(Records provided Opens)
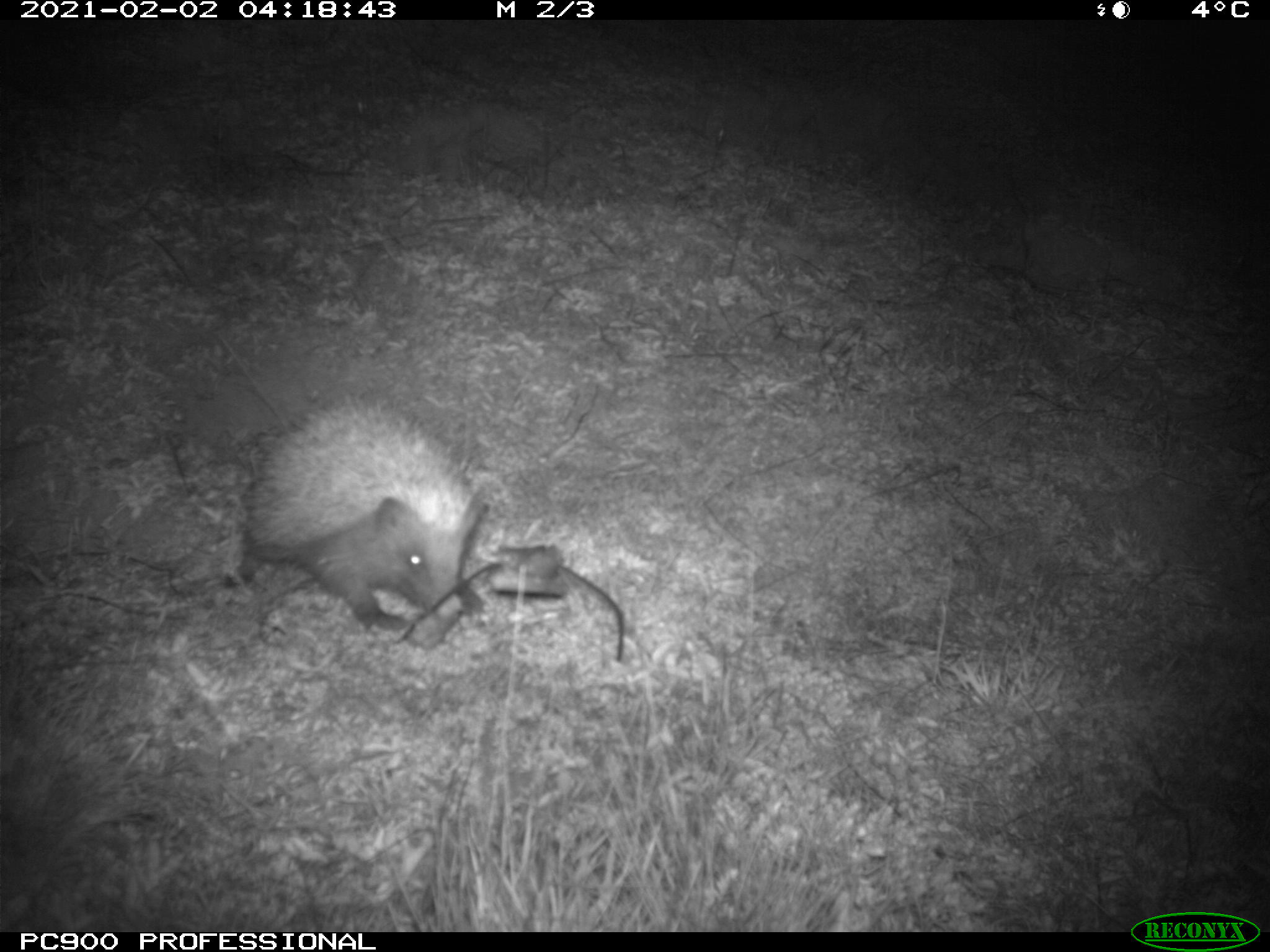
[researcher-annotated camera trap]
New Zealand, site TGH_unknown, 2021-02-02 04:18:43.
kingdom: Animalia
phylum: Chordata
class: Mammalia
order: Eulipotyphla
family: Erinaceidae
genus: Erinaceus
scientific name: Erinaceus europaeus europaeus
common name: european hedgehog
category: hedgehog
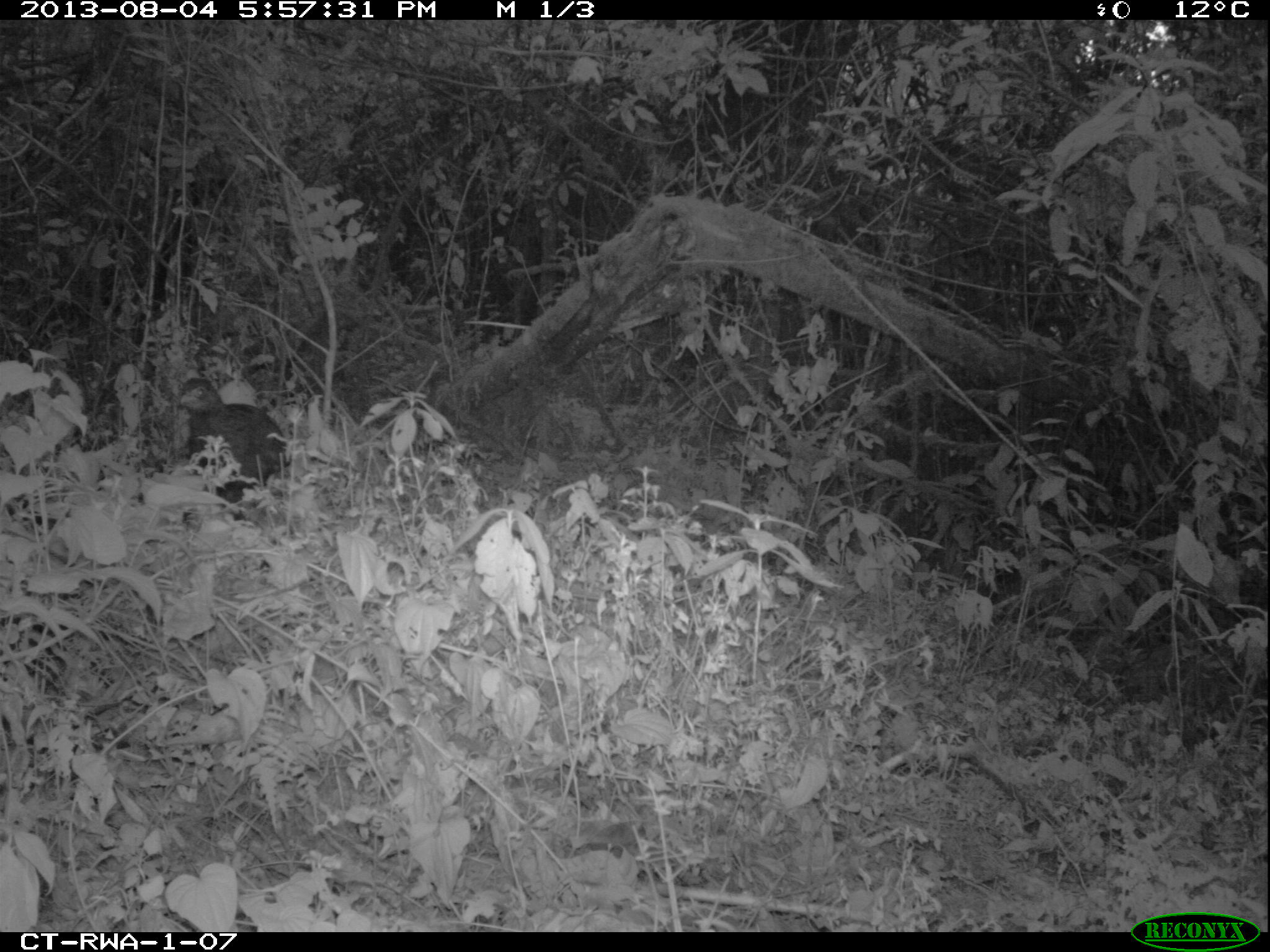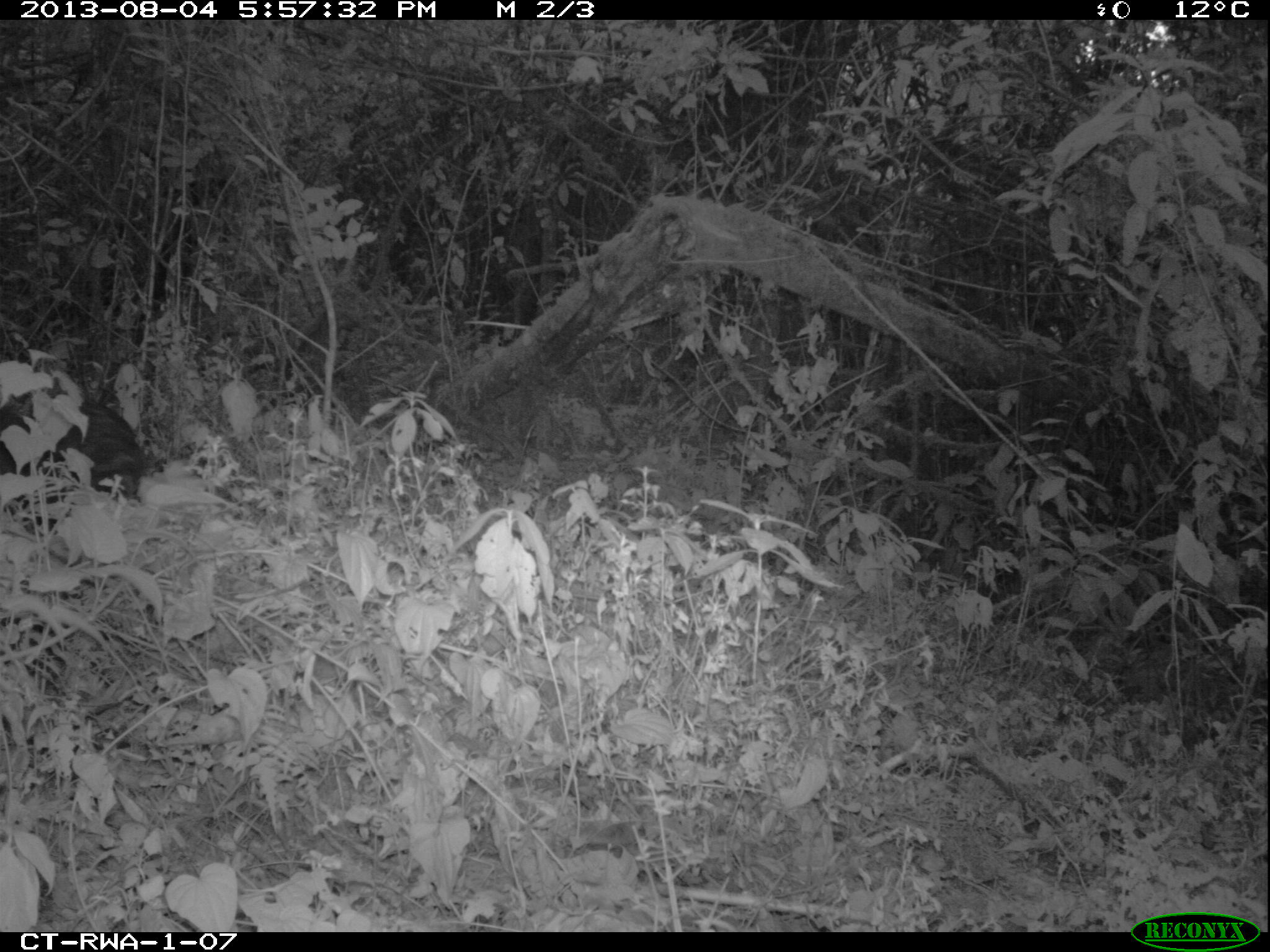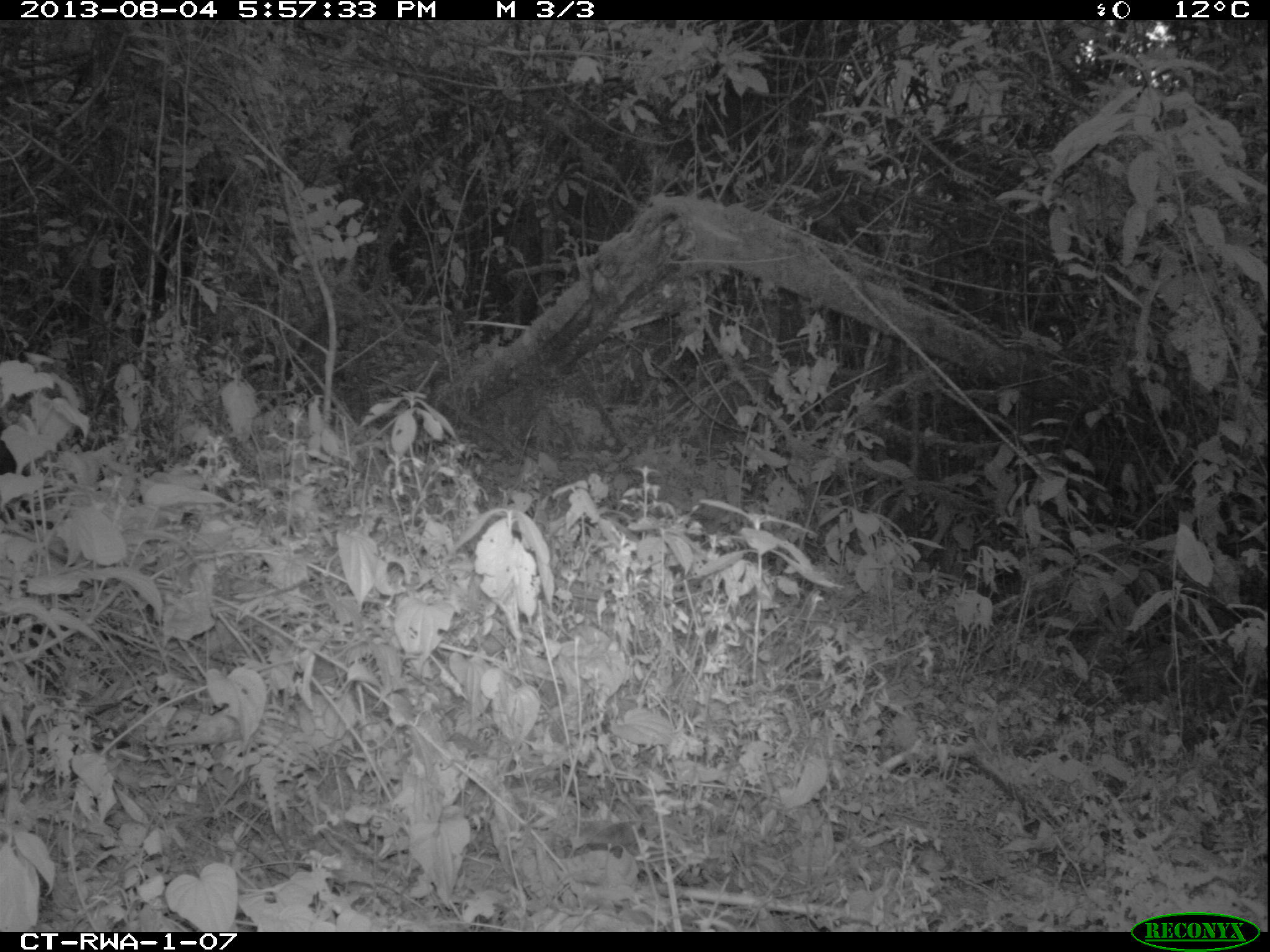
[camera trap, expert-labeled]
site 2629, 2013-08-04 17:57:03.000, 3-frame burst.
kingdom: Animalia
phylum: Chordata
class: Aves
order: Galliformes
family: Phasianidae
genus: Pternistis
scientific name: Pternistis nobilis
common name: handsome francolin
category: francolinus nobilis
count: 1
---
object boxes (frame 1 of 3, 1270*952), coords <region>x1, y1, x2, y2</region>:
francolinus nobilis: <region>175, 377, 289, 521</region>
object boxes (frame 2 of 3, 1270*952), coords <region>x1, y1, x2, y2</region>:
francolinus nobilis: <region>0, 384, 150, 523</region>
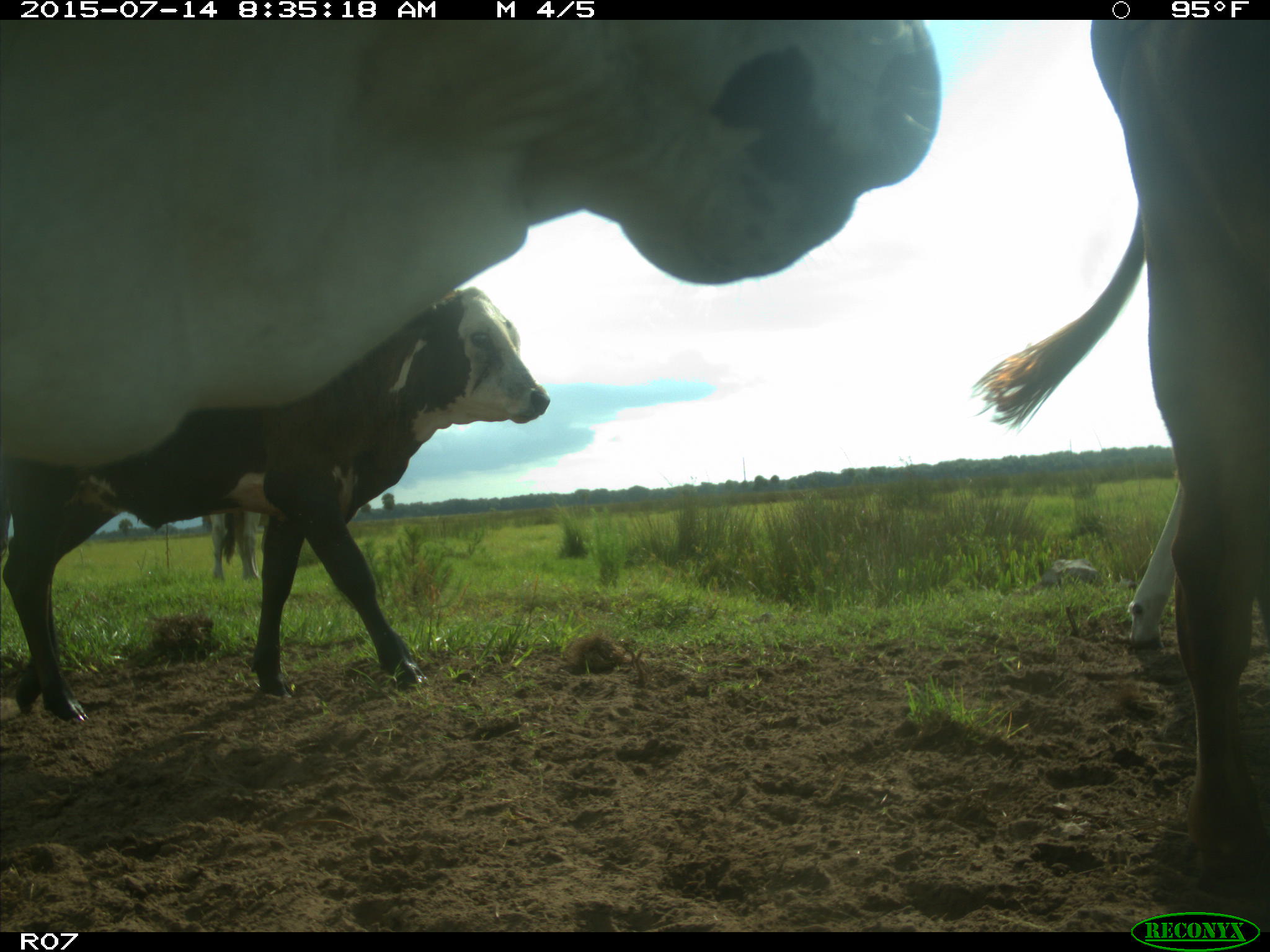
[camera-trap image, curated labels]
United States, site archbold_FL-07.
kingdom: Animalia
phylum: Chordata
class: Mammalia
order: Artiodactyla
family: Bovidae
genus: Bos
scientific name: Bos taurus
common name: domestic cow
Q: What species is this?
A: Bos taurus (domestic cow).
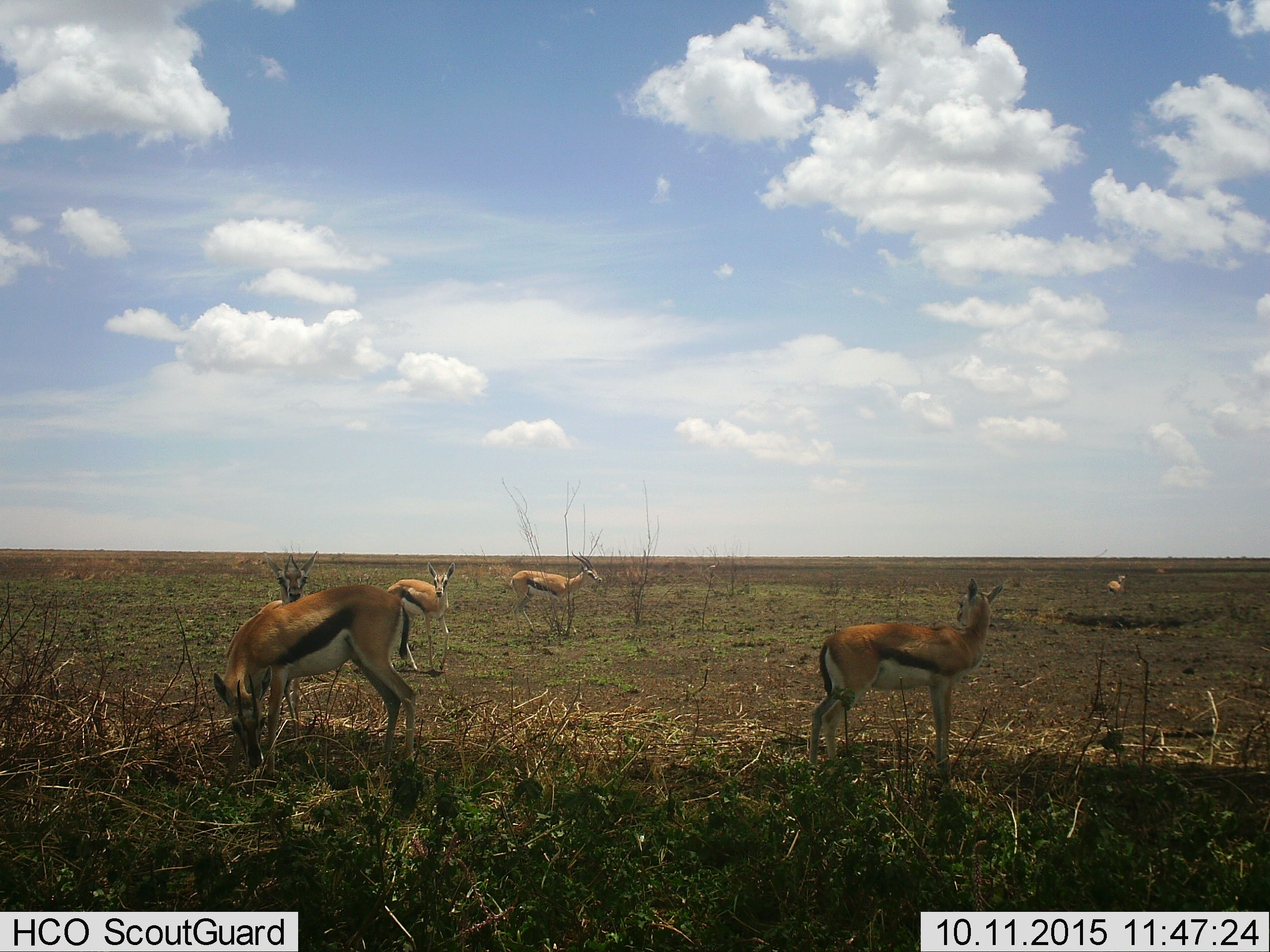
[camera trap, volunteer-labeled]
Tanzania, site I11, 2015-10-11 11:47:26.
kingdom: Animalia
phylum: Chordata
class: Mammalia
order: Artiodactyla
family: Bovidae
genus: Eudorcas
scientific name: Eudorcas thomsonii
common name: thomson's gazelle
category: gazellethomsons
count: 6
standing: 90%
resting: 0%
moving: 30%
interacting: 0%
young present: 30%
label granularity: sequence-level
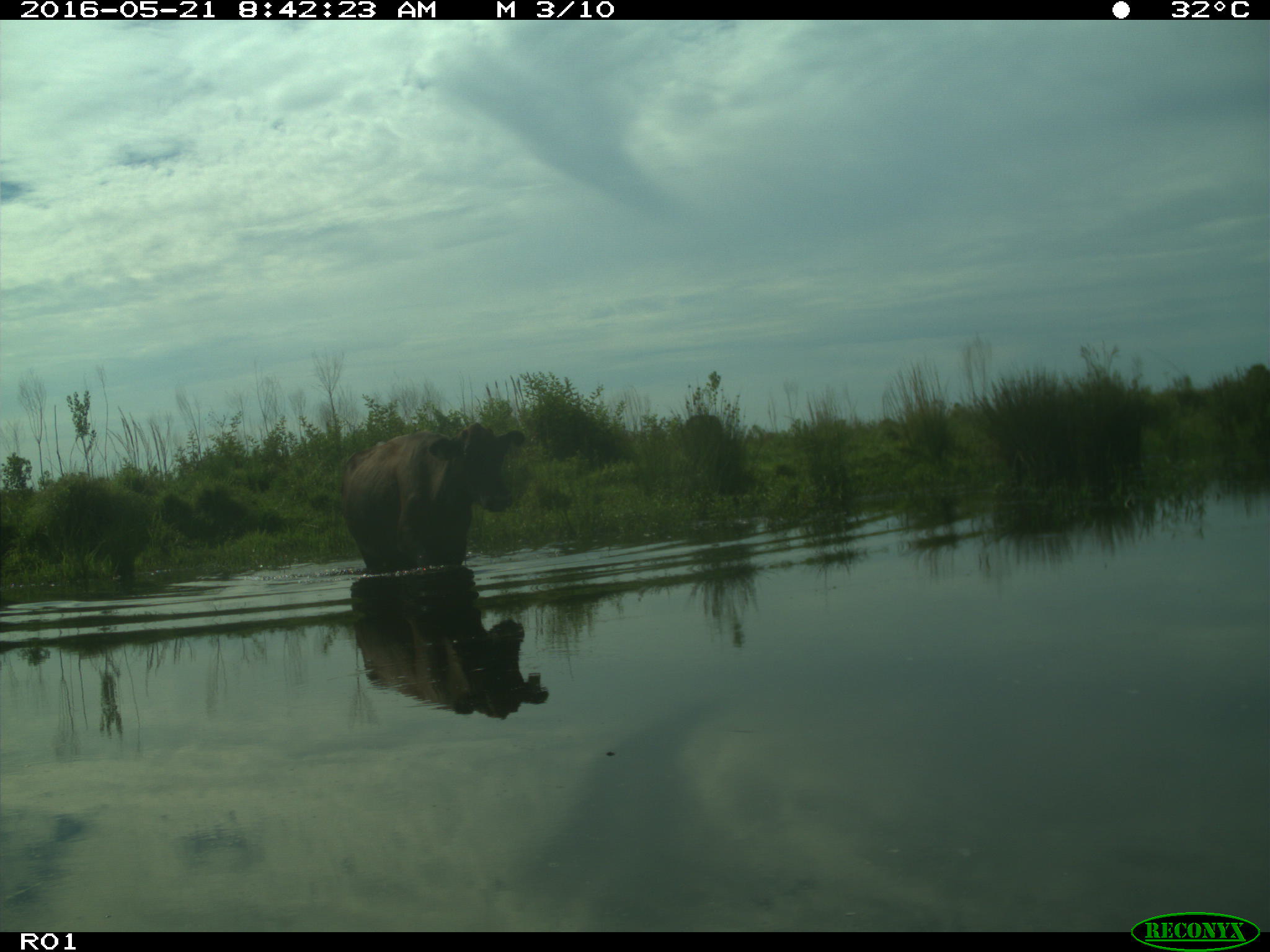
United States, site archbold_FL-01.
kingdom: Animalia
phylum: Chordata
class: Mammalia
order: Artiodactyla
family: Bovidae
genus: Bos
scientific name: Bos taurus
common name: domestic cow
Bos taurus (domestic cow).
(Records provided Closes)
_Instructions to follow_
What you return must match the records line for line, with the pictures left out.

_Task result_
[researcher-annotated camera trap]
New Zealand, site TGH_unknown, 2021-02-02 04:18:43.
kingdom: Animalia
phylum: Chordata
class: Mammalia
order: Eulipotyphla
family: Erinaceidae
genus: Erinaceus
scientific name: Erinaceus europaeus europaeus
common name: european hedgehog
category: hedgehog
[camera trap, expert-labeled]
site 2629, 2013-08-04 17:57:03.000, 3-frame burst.
kingdom: Animalia
phylum: Chordata
class: Aves
order: Galliformes
family: Phasianidae
genus: Pternistis
scientific name: Pternistis nobilis
common name: handsome francolin
category: francolinus nobilis
count: 1
---
object boxes (frame 1 of 3, 1270*952), coords <region>x1, y1, x2, y2</region>:
francolinus nobilis: <region>175, 377, 289, 521</region>
object boxes (frame 2 of 3, 1270*952), coords <region>x1, y1, x2, y2</region>:
francolinus nobilis: <region>0, 384, 150, 523</region>
[camera-trap image, curated labels]
United States, site archbold_FL-07.
kingdom: Animalia
phylum: Chordata
class: Mammalia
order: Artiodactyla
family: Bovidae
genus: Bos
scientific name: Bos taurus
common name: domestic cow
Q: What species is this?
A: Bos taurus (domestic cow).
[camera trap, volunteer-labeled]
Tanzania, site I11, 2015-10-11 11:47:26.
kingdom: Animalia
phylum: Chordata
class: Mammalia
order: Artiodactyla
family: Bovidae
genus: Eudorcas
scientific name: Eudorcas thomsonii
common name: thomson's gazelle
category: gazellethomsons
count: 6
standing: 90%
resting: 0%
moving: 30%
interacting: 0%
young present: 30%
label granularity: sequence-level
United States, site archbold_FL-01.
kingdom: Animalia
phylum: Chordata
class: Mammalia
order: Artiodactyla
family: Bovidae
genus: Bos
scientific name: Bos taurus
common name: domestic cow
Bos taurus (domestic cow).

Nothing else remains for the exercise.